### Exercise
Copy every line below where the string "Phacochoerus" is found.

Segment Start: Information supplied

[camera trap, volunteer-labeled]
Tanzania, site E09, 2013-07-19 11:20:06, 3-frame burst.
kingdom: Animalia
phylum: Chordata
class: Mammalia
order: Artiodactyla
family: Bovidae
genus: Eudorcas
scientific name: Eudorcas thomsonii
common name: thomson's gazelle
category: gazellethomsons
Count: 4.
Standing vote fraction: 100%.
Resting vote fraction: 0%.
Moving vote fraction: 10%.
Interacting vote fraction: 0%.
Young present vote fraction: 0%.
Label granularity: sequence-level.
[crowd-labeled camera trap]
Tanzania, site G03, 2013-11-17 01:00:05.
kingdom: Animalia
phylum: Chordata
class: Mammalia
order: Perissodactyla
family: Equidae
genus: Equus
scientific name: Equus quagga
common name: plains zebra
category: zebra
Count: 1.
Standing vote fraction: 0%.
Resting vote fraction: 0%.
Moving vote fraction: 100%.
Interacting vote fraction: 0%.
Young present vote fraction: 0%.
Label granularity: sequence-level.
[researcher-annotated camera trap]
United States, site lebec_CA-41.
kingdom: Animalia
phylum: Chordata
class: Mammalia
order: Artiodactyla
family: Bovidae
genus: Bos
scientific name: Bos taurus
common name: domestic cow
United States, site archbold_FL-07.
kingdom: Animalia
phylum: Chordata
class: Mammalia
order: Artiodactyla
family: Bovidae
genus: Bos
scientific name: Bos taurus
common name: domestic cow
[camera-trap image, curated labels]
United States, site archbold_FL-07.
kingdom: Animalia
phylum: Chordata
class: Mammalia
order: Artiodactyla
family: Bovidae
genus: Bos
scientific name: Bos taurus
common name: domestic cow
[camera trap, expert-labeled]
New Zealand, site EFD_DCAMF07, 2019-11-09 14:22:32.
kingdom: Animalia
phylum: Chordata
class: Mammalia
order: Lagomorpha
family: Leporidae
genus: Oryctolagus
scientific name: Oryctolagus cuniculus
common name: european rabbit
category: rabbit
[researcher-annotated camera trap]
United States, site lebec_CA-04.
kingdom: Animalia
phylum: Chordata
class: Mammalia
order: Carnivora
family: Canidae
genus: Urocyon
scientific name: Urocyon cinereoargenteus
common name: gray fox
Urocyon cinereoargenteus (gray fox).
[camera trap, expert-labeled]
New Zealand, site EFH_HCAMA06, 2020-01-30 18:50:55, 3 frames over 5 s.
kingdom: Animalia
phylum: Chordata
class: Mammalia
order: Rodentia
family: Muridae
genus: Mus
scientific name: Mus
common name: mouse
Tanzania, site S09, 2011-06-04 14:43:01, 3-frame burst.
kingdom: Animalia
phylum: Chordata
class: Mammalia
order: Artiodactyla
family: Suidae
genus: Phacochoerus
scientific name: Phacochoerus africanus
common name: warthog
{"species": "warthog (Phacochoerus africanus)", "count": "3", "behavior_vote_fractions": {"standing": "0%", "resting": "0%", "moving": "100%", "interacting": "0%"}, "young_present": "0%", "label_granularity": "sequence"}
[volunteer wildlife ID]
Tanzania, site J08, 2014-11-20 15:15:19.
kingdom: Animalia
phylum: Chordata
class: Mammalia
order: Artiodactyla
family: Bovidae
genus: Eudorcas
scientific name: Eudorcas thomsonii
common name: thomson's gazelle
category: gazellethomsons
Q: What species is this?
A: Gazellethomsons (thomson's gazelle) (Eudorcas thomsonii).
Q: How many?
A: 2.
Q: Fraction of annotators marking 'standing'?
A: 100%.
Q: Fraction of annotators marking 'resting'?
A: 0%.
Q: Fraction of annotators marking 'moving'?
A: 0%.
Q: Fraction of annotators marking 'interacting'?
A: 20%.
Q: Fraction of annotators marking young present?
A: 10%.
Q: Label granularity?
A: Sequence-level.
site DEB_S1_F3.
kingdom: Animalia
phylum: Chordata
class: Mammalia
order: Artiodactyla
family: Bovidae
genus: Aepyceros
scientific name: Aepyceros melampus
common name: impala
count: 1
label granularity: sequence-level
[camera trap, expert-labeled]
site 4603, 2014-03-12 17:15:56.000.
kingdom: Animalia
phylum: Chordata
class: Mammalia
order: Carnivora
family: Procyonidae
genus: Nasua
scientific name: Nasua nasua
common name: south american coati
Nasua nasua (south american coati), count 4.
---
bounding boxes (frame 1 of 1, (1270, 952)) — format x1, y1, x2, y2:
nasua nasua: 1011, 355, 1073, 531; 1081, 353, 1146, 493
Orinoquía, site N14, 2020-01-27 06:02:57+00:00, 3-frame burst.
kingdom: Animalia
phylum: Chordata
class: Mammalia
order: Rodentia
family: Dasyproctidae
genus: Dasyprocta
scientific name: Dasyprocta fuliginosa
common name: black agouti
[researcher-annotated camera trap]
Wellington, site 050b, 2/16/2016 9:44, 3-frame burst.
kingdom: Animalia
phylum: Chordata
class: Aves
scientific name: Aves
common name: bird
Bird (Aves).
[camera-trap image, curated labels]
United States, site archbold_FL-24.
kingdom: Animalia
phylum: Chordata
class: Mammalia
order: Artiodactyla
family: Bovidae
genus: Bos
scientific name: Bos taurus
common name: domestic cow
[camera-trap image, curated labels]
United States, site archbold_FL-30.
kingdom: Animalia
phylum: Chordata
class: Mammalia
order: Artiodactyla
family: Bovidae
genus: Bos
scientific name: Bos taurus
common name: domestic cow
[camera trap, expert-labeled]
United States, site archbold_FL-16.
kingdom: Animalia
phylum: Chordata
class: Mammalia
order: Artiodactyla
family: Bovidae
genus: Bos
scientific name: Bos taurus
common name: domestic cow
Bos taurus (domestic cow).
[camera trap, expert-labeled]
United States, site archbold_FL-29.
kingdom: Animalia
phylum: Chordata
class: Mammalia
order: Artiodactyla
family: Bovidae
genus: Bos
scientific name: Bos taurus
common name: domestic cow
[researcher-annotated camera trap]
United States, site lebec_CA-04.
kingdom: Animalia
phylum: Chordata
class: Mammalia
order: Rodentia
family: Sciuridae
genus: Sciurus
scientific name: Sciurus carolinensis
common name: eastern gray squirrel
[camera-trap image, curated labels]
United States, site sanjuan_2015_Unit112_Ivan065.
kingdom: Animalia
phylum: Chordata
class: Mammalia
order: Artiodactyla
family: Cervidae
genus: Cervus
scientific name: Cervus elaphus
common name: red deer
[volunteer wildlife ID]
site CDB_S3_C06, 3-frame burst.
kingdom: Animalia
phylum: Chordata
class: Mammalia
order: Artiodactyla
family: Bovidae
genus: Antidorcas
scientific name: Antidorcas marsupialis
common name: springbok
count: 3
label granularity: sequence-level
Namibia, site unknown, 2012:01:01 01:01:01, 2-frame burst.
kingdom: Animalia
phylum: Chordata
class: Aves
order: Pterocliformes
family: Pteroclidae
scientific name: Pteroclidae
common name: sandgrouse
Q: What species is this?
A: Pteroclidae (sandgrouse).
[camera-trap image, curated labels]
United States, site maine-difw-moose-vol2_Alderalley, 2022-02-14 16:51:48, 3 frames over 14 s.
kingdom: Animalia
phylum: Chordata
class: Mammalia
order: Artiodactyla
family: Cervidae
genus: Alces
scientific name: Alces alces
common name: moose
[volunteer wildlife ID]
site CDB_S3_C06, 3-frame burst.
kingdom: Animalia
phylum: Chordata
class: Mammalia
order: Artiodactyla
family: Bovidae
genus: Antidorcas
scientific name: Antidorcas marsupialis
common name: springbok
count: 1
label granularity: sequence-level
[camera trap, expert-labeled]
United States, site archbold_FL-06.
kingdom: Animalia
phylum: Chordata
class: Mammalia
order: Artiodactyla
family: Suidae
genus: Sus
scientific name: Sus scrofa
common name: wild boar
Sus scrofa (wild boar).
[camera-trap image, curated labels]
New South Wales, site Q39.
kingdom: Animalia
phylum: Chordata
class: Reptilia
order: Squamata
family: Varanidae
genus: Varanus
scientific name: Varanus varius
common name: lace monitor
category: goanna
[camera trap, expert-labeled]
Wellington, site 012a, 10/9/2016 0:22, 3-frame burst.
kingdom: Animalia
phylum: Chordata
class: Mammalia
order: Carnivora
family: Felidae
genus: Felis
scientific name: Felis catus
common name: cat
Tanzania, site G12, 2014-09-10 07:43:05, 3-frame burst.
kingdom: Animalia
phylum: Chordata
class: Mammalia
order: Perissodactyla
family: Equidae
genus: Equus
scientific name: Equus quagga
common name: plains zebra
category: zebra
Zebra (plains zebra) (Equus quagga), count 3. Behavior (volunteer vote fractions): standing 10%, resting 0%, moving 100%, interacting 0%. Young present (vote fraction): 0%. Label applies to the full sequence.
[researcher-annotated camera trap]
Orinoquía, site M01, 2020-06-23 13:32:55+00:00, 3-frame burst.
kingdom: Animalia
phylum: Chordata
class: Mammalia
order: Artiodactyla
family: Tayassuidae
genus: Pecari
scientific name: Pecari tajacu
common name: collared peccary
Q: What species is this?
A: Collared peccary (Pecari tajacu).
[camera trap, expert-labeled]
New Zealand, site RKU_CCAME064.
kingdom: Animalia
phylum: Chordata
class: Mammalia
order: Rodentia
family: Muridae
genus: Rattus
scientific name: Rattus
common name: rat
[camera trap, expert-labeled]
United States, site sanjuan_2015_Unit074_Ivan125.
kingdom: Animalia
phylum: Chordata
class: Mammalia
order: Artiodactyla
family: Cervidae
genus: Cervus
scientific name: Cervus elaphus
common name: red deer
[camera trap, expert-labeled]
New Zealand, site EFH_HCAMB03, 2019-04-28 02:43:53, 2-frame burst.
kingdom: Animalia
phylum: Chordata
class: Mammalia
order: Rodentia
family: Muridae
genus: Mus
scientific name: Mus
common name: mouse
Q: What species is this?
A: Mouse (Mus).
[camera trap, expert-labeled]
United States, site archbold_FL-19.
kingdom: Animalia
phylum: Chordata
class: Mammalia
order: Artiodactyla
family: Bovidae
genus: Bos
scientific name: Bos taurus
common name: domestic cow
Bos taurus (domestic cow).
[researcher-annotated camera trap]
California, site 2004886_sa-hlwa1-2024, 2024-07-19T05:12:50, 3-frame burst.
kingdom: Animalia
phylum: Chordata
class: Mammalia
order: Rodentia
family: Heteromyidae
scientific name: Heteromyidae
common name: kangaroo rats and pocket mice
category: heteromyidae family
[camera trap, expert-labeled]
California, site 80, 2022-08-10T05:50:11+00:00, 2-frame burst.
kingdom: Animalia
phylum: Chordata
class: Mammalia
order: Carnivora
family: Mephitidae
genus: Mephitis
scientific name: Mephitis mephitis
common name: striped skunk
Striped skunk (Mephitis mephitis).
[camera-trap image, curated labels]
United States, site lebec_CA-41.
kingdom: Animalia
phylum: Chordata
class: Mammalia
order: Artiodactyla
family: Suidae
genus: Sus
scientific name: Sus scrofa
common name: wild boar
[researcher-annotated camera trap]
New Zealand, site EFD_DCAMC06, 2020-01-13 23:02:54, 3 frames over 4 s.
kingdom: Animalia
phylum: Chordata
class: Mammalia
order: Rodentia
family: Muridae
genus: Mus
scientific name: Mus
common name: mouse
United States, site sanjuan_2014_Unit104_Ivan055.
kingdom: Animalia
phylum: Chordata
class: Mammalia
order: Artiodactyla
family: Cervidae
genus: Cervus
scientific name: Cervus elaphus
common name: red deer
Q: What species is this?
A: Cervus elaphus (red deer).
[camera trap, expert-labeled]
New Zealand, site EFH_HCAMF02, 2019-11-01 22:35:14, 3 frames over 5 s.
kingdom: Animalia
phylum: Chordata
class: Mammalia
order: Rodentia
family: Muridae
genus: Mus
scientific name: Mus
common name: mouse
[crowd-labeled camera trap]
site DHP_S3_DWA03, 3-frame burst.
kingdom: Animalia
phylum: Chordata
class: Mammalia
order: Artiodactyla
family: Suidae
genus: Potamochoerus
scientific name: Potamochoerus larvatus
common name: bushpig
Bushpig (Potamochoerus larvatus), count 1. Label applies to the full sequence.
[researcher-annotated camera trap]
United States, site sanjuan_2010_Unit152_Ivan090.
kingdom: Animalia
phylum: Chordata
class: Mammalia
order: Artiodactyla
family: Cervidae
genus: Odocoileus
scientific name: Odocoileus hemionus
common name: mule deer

Segment End: Information supplied

### Solution for this exercise
genus: Phacochoerus
scientific name: Phacochoerus africanus
{"species": "warthog (Phacochoerus africanus)", "count": "3", "behavior_vote_fractions": {"standing": "0%", "resting": "0%", "moving": "100%", "interacting": "0%"}, "young_present": "0%", "label_granularity": "sequence"}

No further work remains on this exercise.